‘Otaku at Nintendo’s Gates?’ Doesn’t quite sing.

…Yeah. I gave it a shot; but I can’t really beat this title and subtitle:

Nintendo shareholder meeting ‘disrupted by ranting Splatoon 3 fan’

THE FAN REPORTEDLY ACQUIRED OVER $3500 IN SHARES TO COMPLAIN ABOUT CUSTOMISATION OPTIONS

…but, like Neil Stevens, my sympathies are not with Nintendo. This guy paid for stockholder access, and he used it to bring up an issue that would be in fact relevant to a gaming company. Which was pretty explicitly within his rights.

In other words: it was a choice of put up or shut up, and my dude picked the former. Shine on, you crazy diamond. Shine on.

Moe Lane

PS: Now, there are people who were complaining that he picked an irrelevant topic, and that he should have yelled about their pet peeve instead. My reply would be: Then next time pony up the thirty-five hundred bucks yourself, Scooter McGee. Freeloaders can’t be choosers, either.

#commissionearned

4 thoughts on “‘Otaku at Nintendo’s Gates?’ Doesn’t quite sing.”

  1. …and a quote:

    At the time, NStyles noted on Twitter that he was “worried that the number of game fans who misunderstand that ‘if you buy stock, you can push your demands to Nintendo’ will increase from next year”.

    No… there’s no misunderstanding there. *That’s exactly what it means.* If you buy enough stock to pull yourself above whatever the threshold is, you absolutely *can* push your demands to Nintendo. They may or may not respond, but you can push just fine.
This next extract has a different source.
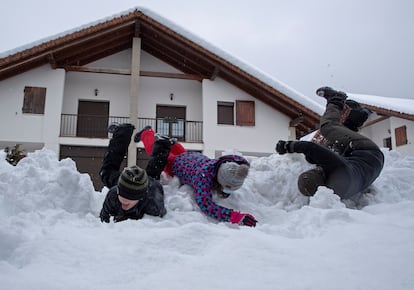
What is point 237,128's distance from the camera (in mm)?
13391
    Now, current Nintendo market cap is apparently about 8 Trillion yen, so they might want to raise that threshold so that you have to own more than 1/16,000,000 of the company to get the right to harangue the leadership about your pet peeve, but that’s a matter of degree rather than kind.
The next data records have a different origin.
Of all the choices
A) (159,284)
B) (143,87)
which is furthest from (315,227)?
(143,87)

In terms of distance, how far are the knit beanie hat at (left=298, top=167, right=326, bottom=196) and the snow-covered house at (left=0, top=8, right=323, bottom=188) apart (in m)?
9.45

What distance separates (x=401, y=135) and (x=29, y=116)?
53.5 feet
    1. What Nintendo should do there is set up a special comments/concerns department for stockholders – and pay attention to it. Because if somebody’s gonna buy in to the tune of thousands of dollars just to complain about an aspect of your game, perhaps the complaint should at least be taken seriously?

  2. You just described lobbying.
    And bribery.
    Or blackmail, depending or your bent.

    Could even be all three.

    The first of which at least isn’t an inherently bad thing.

    Nintendo is a company nominally beholden to shareholders and market forces, so engineers and accountants will weigh in and if it’s not unprofitable give him what he wants.